» **WHAT TO PRODUCE**
Which lines run from the line with "How far from the camera origin" to the end of the entries? Write out exactly those, leaving out the pictures.

[Data entries]
——

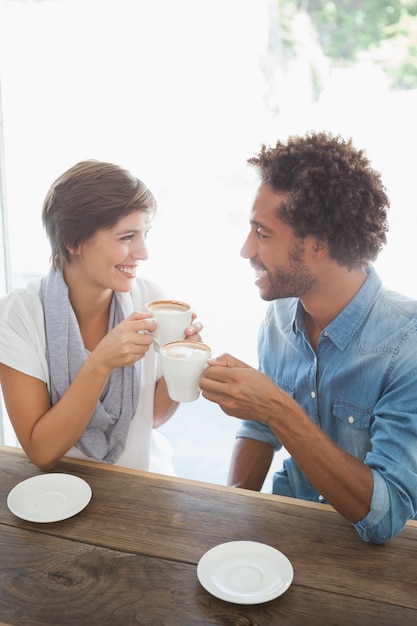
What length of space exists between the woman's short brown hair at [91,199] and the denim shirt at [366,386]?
1.71ft

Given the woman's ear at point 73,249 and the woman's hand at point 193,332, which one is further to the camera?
the woman's ear at point 73,249

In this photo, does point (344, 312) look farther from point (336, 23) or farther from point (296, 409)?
point (336, 23)

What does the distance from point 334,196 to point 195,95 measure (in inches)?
56.3

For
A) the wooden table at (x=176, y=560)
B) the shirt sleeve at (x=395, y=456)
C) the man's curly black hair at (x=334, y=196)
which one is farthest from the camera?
the man's curly black hair at (x=334, y=196)

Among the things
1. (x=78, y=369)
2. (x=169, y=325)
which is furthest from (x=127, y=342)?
(x=78, y=369)

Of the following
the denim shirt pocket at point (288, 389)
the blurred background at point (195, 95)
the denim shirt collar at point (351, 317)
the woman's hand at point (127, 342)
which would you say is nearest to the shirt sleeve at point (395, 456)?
the denim shirt collar at point (351, 317)

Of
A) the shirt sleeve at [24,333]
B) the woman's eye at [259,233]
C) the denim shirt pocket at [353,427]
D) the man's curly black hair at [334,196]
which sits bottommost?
the denim shirt pocket at [353,427]

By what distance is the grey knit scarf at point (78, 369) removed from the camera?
1733 millimetres

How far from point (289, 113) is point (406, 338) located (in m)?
1.61

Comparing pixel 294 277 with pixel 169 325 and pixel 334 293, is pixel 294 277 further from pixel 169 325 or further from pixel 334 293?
pixel 169 325

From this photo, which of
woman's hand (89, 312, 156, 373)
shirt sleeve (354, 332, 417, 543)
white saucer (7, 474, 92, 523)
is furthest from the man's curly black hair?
white saucer (7, 474, 92, 523)

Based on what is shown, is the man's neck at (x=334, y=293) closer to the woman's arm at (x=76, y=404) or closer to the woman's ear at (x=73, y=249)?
the woman's arm at (x=76, y=404)

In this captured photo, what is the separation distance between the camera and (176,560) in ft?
3.97

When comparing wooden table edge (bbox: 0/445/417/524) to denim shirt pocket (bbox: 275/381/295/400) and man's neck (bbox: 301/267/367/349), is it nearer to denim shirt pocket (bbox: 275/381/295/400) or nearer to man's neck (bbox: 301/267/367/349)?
denim shirt pocket (bbox: 275/381/295/400)
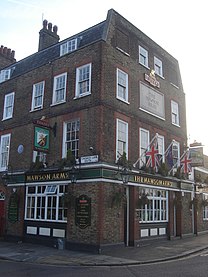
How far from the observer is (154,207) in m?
18.9

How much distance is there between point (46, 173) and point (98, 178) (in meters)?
3.86

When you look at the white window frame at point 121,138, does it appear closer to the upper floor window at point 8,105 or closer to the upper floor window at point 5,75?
the upper floor window at point 8,105

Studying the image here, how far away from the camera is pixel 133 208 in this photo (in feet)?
55.4

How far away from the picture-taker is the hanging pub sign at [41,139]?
16.7 meters

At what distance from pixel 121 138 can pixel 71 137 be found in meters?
2.72

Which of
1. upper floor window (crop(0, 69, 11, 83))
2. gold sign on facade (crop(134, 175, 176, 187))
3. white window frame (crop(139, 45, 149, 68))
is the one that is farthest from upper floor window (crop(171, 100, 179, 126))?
upper floor window (crop(0, 69, 11, 83))

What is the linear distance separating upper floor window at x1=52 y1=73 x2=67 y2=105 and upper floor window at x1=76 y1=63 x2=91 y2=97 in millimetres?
1126

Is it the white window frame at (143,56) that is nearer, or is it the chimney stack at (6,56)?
the white window frame at (143,56)

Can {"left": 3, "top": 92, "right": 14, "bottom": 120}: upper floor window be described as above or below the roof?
below

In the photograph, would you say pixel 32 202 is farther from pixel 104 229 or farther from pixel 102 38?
pixel 102 38

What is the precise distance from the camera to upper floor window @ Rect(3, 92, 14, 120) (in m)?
21.5

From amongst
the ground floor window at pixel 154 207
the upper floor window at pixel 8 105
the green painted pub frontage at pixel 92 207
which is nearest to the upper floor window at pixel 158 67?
the green painted pub frontage at pixel 92 207

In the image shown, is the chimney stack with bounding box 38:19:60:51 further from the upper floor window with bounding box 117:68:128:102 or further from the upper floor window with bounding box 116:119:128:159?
the upper floor window with bounding box 116:119:128:159

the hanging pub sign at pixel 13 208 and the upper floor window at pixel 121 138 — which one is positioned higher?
the upper floor window at pixel 121 138
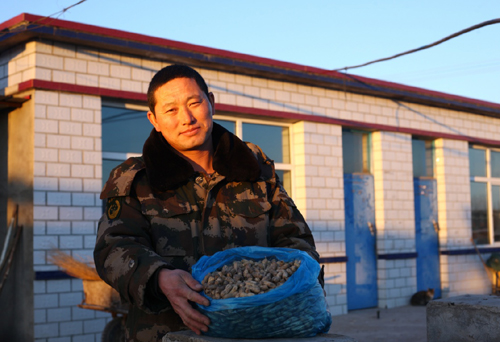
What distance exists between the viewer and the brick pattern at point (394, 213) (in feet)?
39.4

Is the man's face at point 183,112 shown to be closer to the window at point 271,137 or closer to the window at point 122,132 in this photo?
the window at point 122,132

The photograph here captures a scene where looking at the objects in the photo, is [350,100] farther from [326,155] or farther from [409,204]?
[409,204]

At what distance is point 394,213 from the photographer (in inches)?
482

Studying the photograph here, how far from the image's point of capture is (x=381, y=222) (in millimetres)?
12039

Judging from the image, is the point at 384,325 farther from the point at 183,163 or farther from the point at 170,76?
the point at 170,76

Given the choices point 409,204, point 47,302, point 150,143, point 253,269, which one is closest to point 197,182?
point 150,143

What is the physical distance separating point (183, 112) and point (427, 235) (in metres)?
11.5

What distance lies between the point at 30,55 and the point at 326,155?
18.2ft

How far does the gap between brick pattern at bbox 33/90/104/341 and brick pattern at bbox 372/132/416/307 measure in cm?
607

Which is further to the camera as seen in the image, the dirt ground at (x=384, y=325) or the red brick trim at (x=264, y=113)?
the dirt ground at (x=384, y=325)

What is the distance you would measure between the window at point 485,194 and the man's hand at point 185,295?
43.3 feet

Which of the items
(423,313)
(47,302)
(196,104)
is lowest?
(423,313)

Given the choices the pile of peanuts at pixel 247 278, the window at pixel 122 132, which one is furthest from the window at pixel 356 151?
the pile of peanuts at pixel 247 278

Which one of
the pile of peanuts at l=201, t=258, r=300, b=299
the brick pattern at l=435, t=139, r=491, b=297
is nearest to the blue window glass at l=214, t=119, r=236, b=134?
the brick pattern at l=435, t=139, r=491, b=297
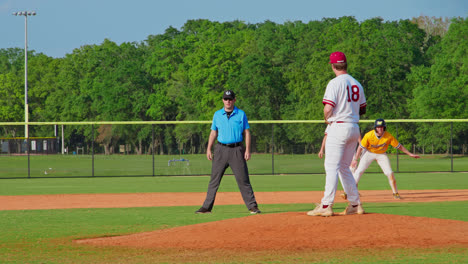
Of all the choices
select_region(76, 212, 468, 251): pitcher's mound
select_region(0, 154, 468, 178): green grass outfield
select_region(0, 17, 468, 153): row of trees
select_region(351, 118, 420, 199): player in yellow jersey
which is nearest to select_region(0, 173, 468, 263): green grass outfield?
select_region(76, 212, 468, 251): pitcher's mound

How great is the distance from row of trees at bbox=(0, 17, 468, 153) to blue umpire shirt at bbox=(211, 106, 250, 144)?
74.7 feet

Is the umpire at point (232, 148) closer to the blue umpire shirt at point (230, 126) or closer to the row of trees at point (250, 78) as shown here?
the blue umpire shirt at point (230, 126)

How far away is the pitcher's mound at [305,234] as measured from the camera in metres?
7.18

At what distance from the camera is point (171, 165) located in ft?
121

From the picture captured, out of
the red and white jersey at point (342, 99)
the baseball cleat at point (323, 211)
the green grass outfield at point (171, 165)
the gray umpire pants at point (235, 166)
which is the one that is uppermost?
the red and white jersey at point (342, 99)

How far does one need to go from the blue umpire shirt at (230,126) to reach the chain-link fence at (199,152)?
19.5 m

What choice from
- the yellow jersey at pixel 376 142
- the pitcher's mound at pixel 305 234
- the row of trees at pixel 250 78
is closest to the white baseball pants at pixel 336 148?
the pitcher's mound at pixel 305 234

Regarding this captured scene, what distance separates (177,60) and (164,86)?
4259 millimetres

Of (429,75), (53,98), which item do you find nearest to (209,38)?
(53,98)

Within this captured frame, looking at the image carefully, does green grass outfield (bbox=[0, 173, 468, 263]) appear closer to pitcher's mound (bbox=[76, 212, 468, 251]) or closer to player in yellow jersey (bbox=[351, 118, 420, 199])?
pitcher's mound (bbox=[76, 212, 468, 251])

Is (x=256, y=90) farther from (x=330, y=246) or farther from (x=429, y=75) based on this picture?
(x=330, y=246)

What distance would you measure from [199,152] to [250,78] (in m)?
31.5

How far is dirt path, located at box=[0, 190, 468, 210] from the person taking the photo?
45.6 feet

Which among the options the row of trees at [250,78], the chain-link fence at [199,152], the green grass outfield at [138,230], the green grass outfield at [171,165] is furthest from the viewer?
the row of trees at [250,78]
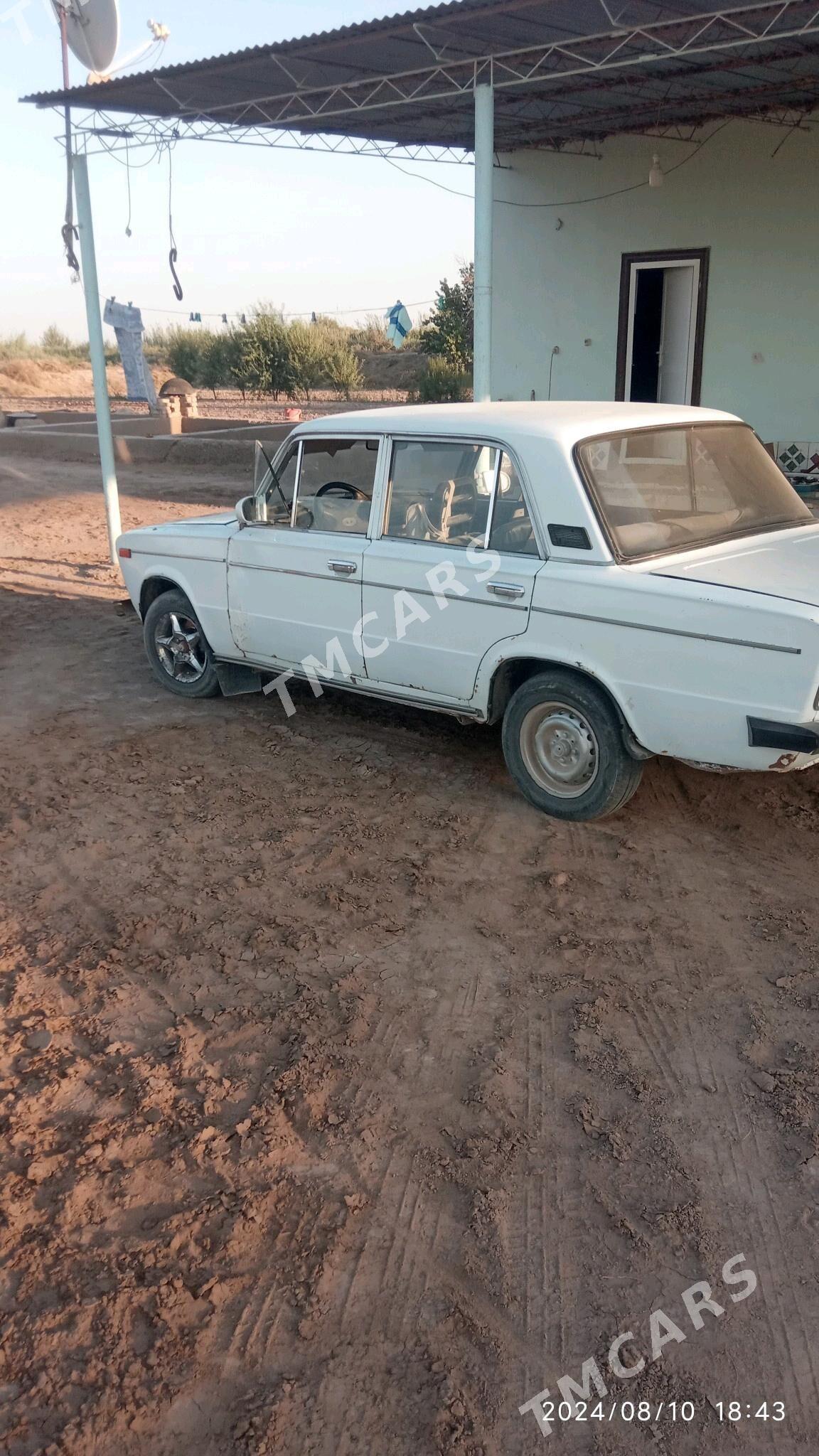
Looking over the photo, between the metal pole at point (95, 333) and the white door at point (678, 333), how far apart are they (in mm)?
6412

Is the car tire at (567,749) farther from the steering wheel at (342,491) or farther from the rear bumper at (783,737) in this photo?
the steering wheel at (342,491)

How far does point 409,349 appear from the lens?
139 ft

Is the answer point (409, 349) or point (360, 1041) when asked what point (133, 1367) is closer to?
point (360, 1041)

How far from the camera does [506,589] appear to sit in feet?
15.7

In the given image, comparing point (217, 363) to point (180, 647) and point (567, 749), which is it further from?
point (567, 749)

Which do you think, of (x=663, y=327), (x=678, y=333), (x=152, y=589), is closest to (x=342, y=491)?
(x=152, y=589)

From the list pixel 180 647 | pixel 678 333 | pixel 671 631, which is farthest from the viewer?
pixel 678 333

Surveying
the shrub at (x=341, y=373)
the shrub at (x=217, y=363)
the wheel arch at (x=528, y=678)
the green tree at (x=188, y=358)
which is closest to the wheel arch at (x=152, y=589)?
the wheel arch at (x=528, y=678)

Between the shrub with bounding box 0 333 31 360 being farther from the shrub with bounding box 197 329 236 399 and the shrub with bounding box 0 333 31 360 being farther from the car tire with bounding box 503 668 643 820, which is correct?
the car tire with bounding box 503 668 643 820

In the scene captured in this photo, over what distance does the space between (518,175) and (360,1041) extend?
13.2 m

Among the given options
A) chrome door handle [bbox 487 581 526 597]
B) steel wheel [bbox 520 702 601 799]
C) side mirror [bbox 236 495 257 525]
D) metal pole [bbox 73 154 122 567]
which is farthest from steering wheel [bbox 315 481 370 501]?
metal pole [bbox 73 154 122 567]

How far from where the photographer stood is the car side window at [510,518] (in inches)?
189

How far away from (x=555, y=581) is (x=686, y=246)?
32.1ft

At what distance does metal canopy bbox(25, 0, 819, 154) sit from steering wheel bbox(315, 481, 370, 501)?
388cm
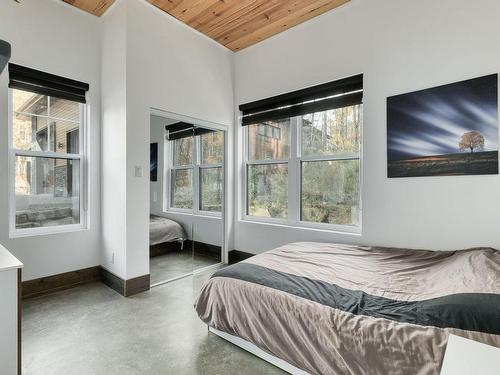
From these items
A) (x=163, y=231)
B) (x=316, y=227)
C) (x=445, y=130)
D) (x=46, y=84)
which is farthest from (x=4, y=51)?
(x=445, y=130)

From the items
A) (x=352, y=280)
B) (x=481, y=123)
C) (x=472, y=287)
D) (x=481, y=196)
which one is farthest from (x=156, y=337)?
(x=481, y=123)

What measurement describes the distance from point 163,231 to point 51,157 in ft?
4.96

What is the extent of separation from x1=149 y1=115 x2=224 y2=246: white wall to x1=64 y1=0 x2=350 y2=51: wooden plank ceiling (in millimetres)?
1285

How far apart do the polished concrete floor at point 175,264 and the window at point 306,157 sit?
98 centimetres

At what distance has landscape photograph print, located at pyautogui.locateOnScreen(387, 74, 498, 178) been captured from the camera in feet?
7.27

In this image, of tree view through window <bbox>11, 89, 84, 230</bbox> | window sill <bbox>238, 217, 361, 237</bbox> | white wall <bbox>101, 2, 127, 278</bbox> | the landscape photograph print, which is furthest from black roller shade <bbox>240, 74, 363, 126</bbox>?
tree view through window <bbox>11, 89, 84, 230</bbox>

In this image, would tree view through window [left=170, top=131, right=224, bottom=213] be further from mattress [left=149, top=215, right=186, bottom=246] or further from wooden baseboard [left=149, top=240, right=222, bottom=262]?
wooden baseboard [left=149, top=240, right=222, bottom=262]

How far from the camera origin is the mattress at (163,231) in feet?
10.2

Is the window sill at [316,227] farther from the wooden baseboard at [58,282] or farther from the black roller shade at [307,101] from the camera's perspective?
the wooden baseboard at [58,282]

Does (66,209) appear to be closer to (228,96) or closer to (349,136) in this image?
(228,96)

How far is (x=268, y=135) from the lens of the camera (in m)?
3.81

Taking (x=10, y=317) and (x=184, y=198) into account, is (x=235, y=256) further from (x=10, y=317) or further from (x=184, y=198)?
(x=10, y=317)

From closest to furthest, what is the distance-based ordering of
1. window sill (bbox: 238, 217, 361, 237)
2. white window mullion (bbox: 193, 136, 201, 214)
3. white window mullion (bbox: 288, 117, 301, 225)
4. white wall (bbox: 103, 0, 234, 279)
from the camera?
1. white wall (bbox: 103, 0, 234, 279)
2. window sill (bbox: 238, 217, 361, 237)
3. white window mullion (bbox: 288, 117, 301, 225)
4. white window mullion (bbox: 193, 136, 201, 214)

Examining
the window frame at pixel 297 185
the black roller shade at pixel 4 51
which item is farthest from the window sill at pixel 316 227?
the black roller shade at pixel 4 51
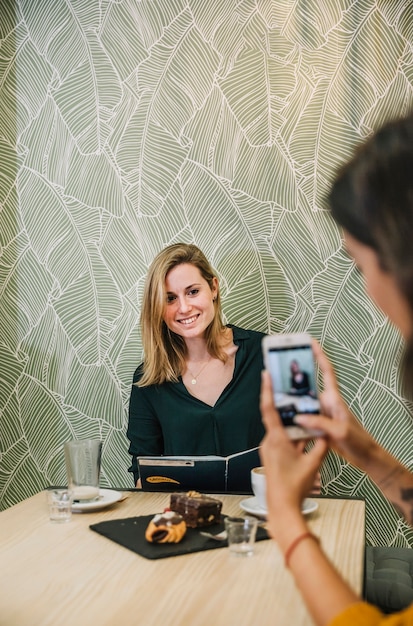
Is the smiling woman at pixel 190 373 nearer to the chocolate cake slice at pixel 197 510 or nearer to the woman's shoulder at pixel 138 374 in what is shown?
the woman's shoulder at pixel 138 374

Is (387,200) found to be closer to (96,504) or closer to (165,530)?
(165,530)

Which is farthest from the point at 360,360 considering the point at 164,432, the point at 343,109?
the point at 343,109

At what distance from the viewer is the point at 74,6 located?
9.20 feet

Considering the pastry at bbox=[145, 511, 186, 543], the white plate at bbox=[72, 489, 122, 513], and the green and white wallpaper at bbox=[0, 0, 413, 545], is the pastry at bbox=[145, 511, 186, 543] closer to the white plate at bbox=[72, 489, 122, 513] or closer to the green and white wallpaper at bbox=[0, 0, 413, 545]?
the white plate at bbox=[72, 489, 122, 513]

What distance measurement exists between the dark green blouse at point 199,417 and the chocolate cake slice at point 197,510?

——

» **TASK OUTPUT**
How far from the camera origin is the mattress at (163,231) in feet?
10.2

Is the window sill at [316,227] farther from the wooden baseboard at [58,282] or farther from the black roller shade at [307,101] from the camera's perspective?
the wooden baseboard at [58,282]

Does (66,209) appear to be closer to (228,96) or closer to (349,136) in this image?
(228,96)

How far is (x=268, y=135) from the lens of the camera (in m)?
3.81

Taking (x=10, y=317) and (x=184, y=198) into account, is (x=235, y=256) further from (x=10, y=317) or further from (x=184, y=198)?
(x=10, y=317)

From closest to furthest, what is the distance-based ordering of
1. window sill (bbox: 238, 217, 361, 237)
2. white window mullion (bbox: 193, 136, 201, 214)
3. white window mullion (bbox: 288, 117, 301, 225)
4. white wall (bbox: 103, 0, 234, 279)
from the camera?
1. white wall (bbox: 103, 0, 234, 279)
2. window sill (bbox: 238, 217, 361, 237)
3. white window mullion (bbox: 288, 117, 301, 225)
4. white window mullion (bbox: 193, 136, 201, 214)

Examining
the window frame at pixel 297 185
the black roller shade at pixel 4 51
which item is farthest from the window sill at pixel 316 227?
the black roller shade at pixel 4 51
Is the smiling woman at pixel 190 373 nearer to the chocolate cake slice at pixel 197 510 or nearer to the woman's shoulder at pixel 138 374 in what is shown?
the woman's shoulder at pixel 138 374

Is (387,200) found to be closer to (96,504) or closer to (165,530)?
(165,530)

Which is farthest from the point at 360,360 considering the point at 164,432, the point at 343,109?
the point at 343,109

At what distance from the viewer is the point at 74,6 located?
9.20 feet

Considering the pastry at bbox=[145, 511, 186, 543], the white plate at bbox=[72, 489, 122, 513], and the green and white wallpaper at bbox=[0, 0, 413, 545], is the pastry at bbox=[145, 511, 186, 543] closer to the white plate at bbox=[72, 489, 122, 513] or closer to the green and white wallpaper at bbox=[0, 0, 413, 545]?
the white plate at bbox=[72, 489, 122, 513]

What distance measurement exists between the dark green blouse at point 199,417 and the chocolate cake slice at point 197,510?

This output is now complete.